If we focus on the second-hand market, we can see that there is almost no house to sell in Paris (75). The entire market is filled with apartments (30,956 mutations). If you want to buy a house, you probably need to go to the petite gouronne (92, 93, 94) or the grande gouronne (77, 78, 91, 95). They have more offers. As for the price, Paris (75) is still the champion with an average of 11,673 €/m2 for houses and 14,959 €/m2 for the apartments. Les Hauts-de-Seine (92), le Val-de-Marne (94), and la Seine-Saint-Denis (93) follow Paris (75) and take the top 4.
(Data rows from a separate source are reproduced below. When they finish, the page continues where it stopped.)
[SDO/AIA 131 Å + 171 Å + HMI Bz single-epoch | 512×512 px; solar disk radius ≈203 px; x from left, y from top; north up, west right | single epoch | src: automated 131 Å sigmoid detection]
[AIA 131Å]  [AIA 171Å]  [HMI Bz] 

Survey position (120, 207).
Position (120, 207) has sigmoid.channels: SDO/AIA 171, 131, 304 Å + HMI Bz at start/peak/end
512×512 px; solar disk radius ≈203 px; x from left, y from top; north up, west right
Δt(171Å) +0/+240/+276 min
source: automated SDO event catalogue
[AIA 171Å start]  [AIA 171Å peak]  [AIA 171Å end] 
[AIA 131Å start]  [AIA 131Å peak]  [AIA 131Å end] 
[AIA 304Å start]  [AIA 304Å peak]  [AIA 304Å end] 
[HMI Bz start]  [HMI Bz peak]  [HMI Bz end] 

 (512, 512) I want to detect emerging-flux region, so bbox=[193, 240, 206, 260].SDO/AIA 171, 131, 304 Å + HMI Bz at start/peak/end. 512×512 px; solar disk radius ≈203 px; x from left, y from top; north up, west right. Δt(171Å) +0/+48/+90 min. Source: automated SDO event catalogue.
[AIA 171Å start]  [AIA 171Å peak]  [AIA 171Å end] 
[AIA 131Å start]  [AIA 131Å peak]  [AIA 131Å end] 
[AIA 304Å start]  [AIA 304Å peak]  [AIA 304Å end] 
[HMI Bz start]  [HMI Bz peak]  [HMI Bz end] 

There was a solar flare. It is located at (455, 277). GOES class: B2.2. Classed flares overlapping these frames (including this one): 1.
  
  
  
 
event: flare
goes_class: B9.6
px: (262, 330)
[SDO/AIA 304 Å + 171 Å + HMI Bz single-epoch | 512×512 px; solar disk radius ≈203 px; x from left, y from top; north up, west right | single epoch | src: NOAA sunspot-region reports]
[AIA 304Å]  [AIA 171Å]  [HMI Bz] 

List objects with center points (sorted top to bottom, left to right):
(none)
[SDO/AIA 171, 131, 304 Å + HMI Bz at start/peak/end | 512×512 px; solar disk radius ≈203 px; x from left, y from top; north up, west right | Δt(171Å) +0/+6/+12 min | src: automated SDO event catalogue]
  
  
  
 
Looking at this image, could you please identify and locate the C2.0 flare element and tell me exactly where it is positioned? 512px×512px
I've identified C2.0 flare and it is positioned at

We are reaching the end of this section. In this section, we compared the apartments and houses in Île-de-France. We compared the type of sales, the volume, and the price in different departments. In the next section, we are going to explore the market of second-hand apartments.
First of all, let’s take a look at the price. As you can see in the graph above, the median price of Paris is significantly higher than other departments and the trend continues in 2020 despite the global pandemic. The podium didn’t change in 2020: les Hauts-de-Seine (92) is still in the 2nd position and followed by le Val-de-Marne (94) at the 3rd position. However, the price of les Hauts-de-Seine (92) dropped significantly alongside with la Seine-et-Marne (77). If you want to have a more detailed version of the trends displayed above, here a table of comparison for you. In this table, there is the median price of the second-hand apartment for each department in 2015 (5 years ago), 2019 (1 year ago), and 2020. It allows you to better follow the department that matches your interest.
Table: Median Price of the second-hand apartments in Île-de-France
|Department||2015 (€/m2)||5y Diff||2019 (€/m2)||1y Diff||2020 (€/m2)|
|75 - Paris||8,098||+35.0%||10,218||+7.0%||10,933|
|92 - Hauts-de-Seine||5,463||+25.6%||6,536||+5.0%||6,860|
|93 - Seine-Saint-Denis||3,266||+25.2%||3,848||+6.3%||4,089|
|94 - Val-de-Marne||4,122||+21.5%||4,733||+5.8%||5,009|
|77 - Seine-et-Marne||2,989||+10.3%||3,176||+3.8%||3,296|
|78 - Yvelines||3,685||+7.6%||3,899||+1.5%||3,956|
|91 - Essonne||2,729||+8.7%||2,946||+0.5%||2,960|
|95 - Val-d’Oise||2,877||+10.7%||3,071||+3.7%||3,184|
Another important factor to take into account is the number of pieces. A single person, a young couple, a family with 2 children, … they probably don’t have the same needs. That’s why I want to study the number of pieces so that you can find out what matches you most. Here is the distribution of the transactions grouped by the number of pieces. The first one is for the entire Île-de-France and the second one is aggregated by department:
On the widget on the right side, the percentage is not shown in order. The displayed order is 2, 5, 1, 3, and other. This is because the term having the highest percentage has to be placed first in Kibana.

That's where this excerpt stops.